* [EXERCISE DESCRIPTION]
Put every line of the items below into a numbered list, leaving out blank lines and the pictures.

* [GIVEN INFORMATION]
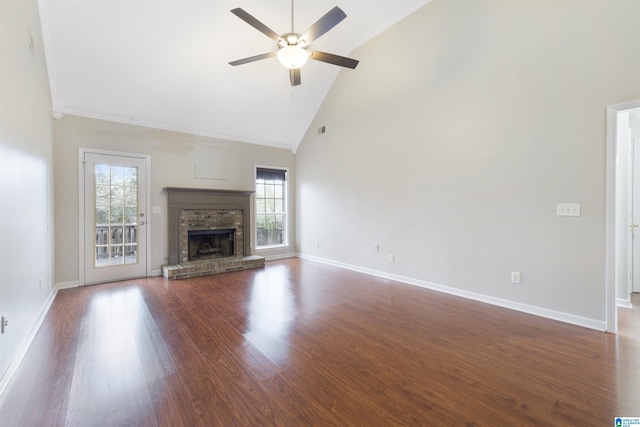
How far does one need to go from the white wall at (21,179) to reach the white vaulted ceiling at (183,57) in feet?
1.62

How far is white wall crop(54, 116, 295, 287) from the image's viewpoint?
408 centimetres

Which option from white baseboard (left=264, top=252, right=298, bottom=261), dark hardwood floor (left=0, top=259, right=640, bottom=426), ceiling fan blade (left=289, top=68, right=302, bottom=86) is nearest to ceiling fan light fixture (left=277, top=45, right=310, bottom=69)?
ceiling fan blade (left=289, top=68, right=302, bottom=86)

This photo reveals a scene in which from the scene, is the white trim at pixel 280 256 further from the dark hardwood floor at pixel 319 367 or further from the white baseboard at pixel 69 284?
the white baseboard at pixel 69 284

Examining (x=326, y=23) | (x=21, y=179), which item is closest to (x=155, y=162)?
(x=21, y=179)

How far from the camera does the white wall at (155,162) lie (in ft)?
13.4

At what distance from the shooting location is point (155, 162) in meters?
4.88

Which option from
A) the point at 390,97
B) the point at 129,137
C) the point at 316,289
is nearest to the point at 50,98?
the point at 129,137

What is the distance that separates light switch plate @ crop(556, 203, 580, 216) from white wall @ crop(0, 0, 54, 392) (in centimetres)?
488

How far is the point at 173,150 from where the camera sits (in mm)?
5070

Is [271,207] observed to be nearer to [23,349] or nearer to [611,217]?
[23,349]

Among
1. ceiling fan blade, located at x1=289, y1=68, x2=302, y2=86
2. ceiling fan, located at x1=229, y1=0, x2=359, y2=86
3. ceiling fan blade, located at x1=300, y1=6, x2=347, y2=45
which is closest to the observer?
ceiling fan blade, located at x1=300, y1=6, x2=347, y2=45

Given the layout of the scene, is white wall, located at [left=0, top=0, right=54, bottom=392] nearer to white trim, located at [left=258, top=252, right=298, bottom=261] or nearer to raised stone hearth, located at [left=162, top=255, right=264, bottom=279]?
raised stone hearth, located at [left=162, top=255, right=264, bottom=279]

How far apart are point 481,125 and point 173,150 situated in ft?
17.0

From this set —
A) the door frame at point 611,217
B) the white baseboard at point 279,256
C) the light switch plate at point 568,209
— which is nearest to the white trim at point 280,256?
the white baseboard at point 279,256
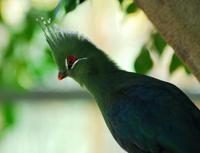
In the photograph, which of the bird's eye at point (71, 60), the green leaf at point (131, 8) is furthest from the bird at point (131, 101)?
the green leaf at point (131, 8)

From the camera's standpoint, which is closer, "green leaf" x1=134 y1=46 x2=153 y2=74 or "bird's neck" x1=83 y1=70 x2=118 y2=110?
"bird's neck" x1=83 y1=70 x2=118 y2=110

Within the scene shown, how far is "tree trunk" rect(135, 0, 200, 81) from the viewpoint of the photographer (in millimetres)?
1705

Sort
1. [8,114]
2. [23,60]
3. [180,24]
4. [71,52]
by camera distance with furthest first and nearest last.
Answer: [8,114] < [23,60] < [71,52] < [180,24]

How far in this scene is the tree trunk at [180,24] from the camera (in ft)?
5.59

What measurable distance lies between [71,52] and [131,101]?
0.71 ft

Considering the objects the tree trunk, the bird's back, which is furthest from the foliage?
the tree trunk

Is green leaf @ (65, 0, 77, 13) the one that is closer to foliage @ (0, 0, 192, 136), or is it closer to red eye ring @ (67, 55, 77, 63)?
red eye ring @ (67, 55, 77, 63)

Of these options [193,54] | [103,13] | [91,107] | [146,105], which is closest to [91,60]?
[146,105]

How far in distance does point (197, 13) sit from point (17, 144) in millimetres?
2702

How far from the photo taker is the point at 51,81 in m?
3.65

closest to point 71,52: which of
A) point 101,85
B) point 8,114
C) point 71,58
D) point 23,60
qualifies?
point 71,58

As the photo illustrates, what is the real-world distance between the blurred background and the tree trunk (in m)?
0.49

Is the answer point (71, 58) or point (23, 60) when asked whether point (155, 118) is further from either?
point (23, 60)

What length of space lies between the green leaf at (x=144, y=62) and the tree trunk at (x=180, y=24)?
13.9 inches
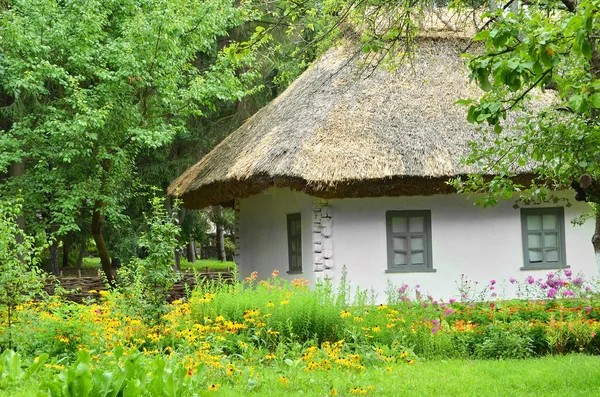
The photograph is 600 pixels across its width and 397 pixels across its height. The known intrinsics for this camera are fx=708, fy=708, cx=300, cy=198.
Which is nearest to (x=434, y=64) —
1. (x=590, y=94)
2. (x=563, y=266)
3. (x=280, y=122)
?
(x=280, y=122)

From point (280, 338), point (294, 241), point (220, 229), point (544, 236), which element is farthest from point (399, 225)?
point (220, 229)

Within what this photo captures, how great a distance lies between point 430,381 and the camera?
22.0 ft

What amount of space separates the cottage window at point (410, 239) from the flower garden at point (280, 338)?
3292 millimetres

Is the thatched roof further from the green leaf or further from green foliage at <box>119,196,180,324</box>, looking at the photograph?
the green leaf

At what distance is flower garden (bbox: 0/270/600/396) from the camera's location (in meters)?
6.11

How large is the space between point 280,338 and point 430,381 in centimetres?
179

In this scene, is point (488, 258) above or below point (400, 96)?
below

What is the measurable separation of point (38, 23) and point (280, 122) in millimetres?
4785

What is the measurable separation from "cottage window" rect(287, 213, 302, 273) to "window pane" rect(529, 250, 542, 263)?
438cm

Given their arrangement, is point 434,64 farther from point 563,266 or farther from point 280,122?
point 563,266

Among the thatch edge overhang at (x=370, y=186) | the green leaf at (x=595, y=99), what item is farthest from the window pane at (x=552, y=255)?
the green leaf at (x=595, y=99)

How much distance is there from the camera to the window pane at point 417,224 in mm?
13211

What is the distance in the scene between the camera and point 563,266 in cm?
1339

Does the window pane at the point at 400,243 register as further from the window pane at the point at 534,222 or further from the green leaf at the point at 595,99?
the green leaf at the point at 595,99
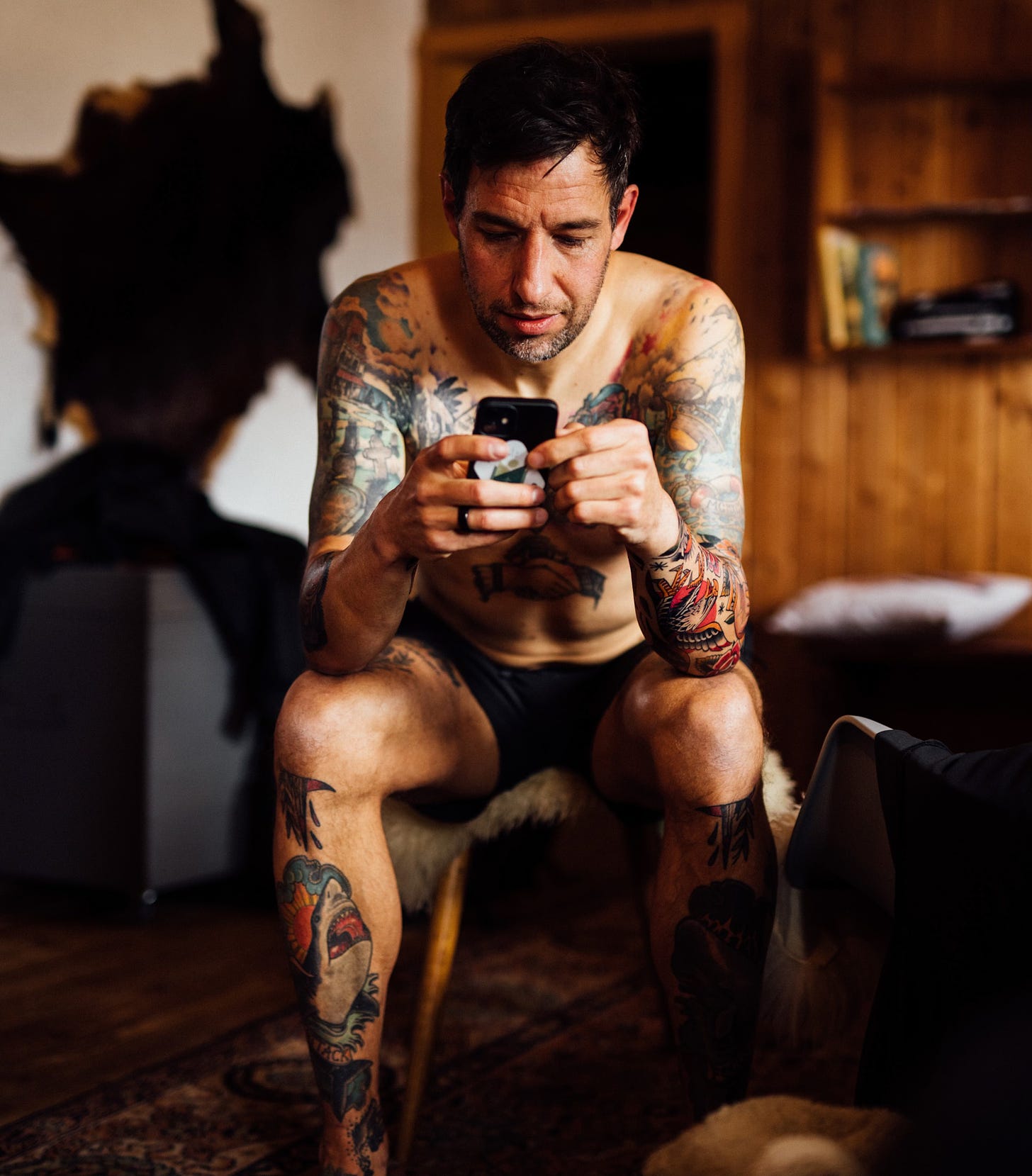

* [ANSWER FOR THE TASK]
1. How far does one need to go from the white wall at (21,179) to reach the white vaulted ceiling at (183,57) in feet?
2. 1.62
3. How far is white wall crop(54, 116, 295, 287) from the image's viewpoint?
4. 408 centimetres
5. Which option from white baseboard (left=264, top=252, right=298, bottom=261), dark hardwood floor (left=0, top=259, right=640, bottom=426), ceiling fan blade (left=289, top=68, right=302, bottom=86) is nearest to ceiling fan light fixture (left=277, top=45, right=310, bottom=69)?
6. ceiling fan blade (left=289, top=68, right=302, bottom=86)
7. This photo reveals a scene in which from the scene, is the white trim at pixel 280 256 further from the dark hardwood floor at pixel 319 367 or further from the white baseboard at pixel 69 284?
8. the white baseboard at pixel 69 284
9. Examining (x=326, y=23) | (x=21, y=179), which item is closest to (x=155, y=162)?
10. (x=21, y=179)
11. How far from the camera does the white wall at (155,162) lie (in ft)?
12. 13.4
13. At what distance from the shooting location is point (155, 162) in meters?
14. 4.88
15. Which option from
16. A) the point at 390,97
17. B) the point at 129,137
18. C) the point at 316,289
19. is nearest to the point at 50,98?
20. the point at 129,137
21. What is the distance that separates light switch plate @ crop(556, 203, 580, 216) from white wall @ crop(0, 0, 54, 392) (in centimetres)?
22. 488
23. How far is the point at 173,150 from where the camera sits (in mm)?
24. 5070
25. Is [271,207] observed to be nearer to [23,349] or nearer to [611,217]?
26. [23,349]
27. Among
28. 1. ceiling fan blade, located at x1=289, y1=68, x2=302, y2=86
29. 2. ceiling fan, located at x1=229, y1=0, x2=359, y2=86
30. 3. ceiling fan blade, located at x1=300, y1=6, x2=347, y2=45
31. which is closest to the observer?
32. ceiling fan blade, located at x1=300, y1=6, x2=347, y2=45
33. Given the layout of the scene, is white wall, located at [left=0, top=0, right=54, bottom=392] nearer to white trim, located at [left=258, top=252, right=298, bottom=261] or nearer to raised stone hearth, located at [left=162, top=255, right=264, bottom=279]?
34. raised stone hearth, located at [left=162, top=255, right=264, bottom=279]
35. How far apart are point 481,125 and point 173,150 situated in ft?
36. 17.0
37. From this set —
38. A) the door frame at point 611,217
39. B) the white baseboard at point 279,256
40. C) the light switch plate at point 568,209
41. — which is nearest to the white trim at point 280,256?
42. the white baseboard at point 279,256
43. In the photograph, which of the bird's eye at point (71, 60), the green leaf at point (131, 8) is furthest from the bird at point (131, 101)?
44. the green leaf at point (131, 8)
45. From the camera's standpoint, which is closer, "green leaf" x1=134 y1=46 x2=153 y2=74 or "bird's neck" x1=83 y1=70 x2=118 y2=110?
46. "bird's neck" x1=83 y1=70 x2=118 y2=110
47. Within the scene shown, how far is "tree trunk" rect(135, 0, 200, 81) from the viewpoint of the photographer (in millimetres)?
48. 1705
49. Sort
50. 1. [8,114]
51. 2. [23,60]
52. 3. [180,24]
53. 4. [71,52]
54. by camera distance with furthest first and nearest last.
55. Answer: [8,114] < [23,60] < [71,52] < [180,24]
56. How far in this scene is the tree trunk at [180,24] from the camera (in ft)?
57. 5.59
58. What measurable distance lies between [71,52] and [131,101]?
59. 0.71 ft
60. Considering the objects the tree trunk, the bird's back, which is furthest from the foliage?
61. the tree trunk
62. Is green leaf @ (65, 0, 77, 13) the one that is closer to foliage @ (0, 0, 192, 136), or is it closer to red eye ring @ (67, 55, 77, 63)?
63. red eye ring @ (67, 55, 77, 63)
64. Of these options [193,54] | [103,13] | [91,107] | [146,105], which is closest to [91,60]?
65. [146,105]
66. How far in distance does point (197, 13) sit from point (17, 144) in millimetres?
67. 2702
68. How far from the photo taker is the point at 51,81 in m?
69. 3.65
70. closest to point 71,52: which of
71. A) point 101,85
72. B) point 8,114
73. C) point 71,58
74. D) point 23,60
75. qualifies?
76. point 71,58
77. As the photo illustrates, what is the real-world distance between the blurred background and the tree trunk (in m)?
78. 0.49
79. Is the answer point (71, 58) or point (23, 60) when asked whether point (155, 118) is further from either?
80. point (23, 60)
81. What length of space lies between the green leaf at (x=144, y=62) and the tree trunk at (x=180, y=24)?
82. 13.9 inches
83. The photograph is 600 pixels across its width and 397 pixels across its height. The known intrinsics for this camera are fx=708, fy=708, cx=300, cy=198.
84. Which is nearest to (x=434, y=64) —
85. 1. (x=590, y=94)
86. 2. (x=563, y=266)
87. 3. (x=280, y=122)
88. ?
89. (x=280, y=122)
90. From point (280, 338), point (294, 241), point (220, 229), point (544, 236), which element is farthest from point (399, 225)?
91. point (220, 229)
92. Within what this photo captures, how great a distance lies between point 430,381 and the camera?
93. 22.0 ft
94. What amount of space separates the cottage window at point (410, 239) from the flower garden at point (280, 338)?
95. 3292 millimetres
96. Is the thatched roof further from the green leaf or further from green foliage at <box>119,196,180,324</box>, looking at the photograph?
97. the green leaf
98. At what distance is flower garden (bbox: 0/270/600/396) from the camera's location (in meters)?
99. 6.11
100. How large is the space between point 280,338 and point 430,381 in centimetres?
101. 179
102. In this scene, is point (488, 258) above or below point (400, 96)?
103. below
104. What is the measurable separation of point (38, 23) and point (280, 122) in millimetres?
105. 4785
106. What is the measurable separation from "cottage window" rect(287, 213, 302, 273) to "window pane" rect(529, 250, 542, 263)?
107. 438cm
108. Given their arrangement, is point 434,64 farther from point 563,266 or farther from point 280,122?
109. point 563,266
110. Among the thatch edge overhang at (x=370, y=186) | the green leaf at (x=595, y=99), what item is farthest from the window pane at (x=552, y=255)?
111. the green leaf at (x=595, y=99)
112. How much distance is there from the camera to the window pane at point 417,224 in mm?
113. 13211
114. What is the distance in the scene between the camera and point 563,266 in cm?
115. 1339
116. Does the window pane at the point at 400,243 register as further from the window pane at the point at 534,222 or further from the green leaf at the point at 595,99?
117. the green leaf at the point at 595,99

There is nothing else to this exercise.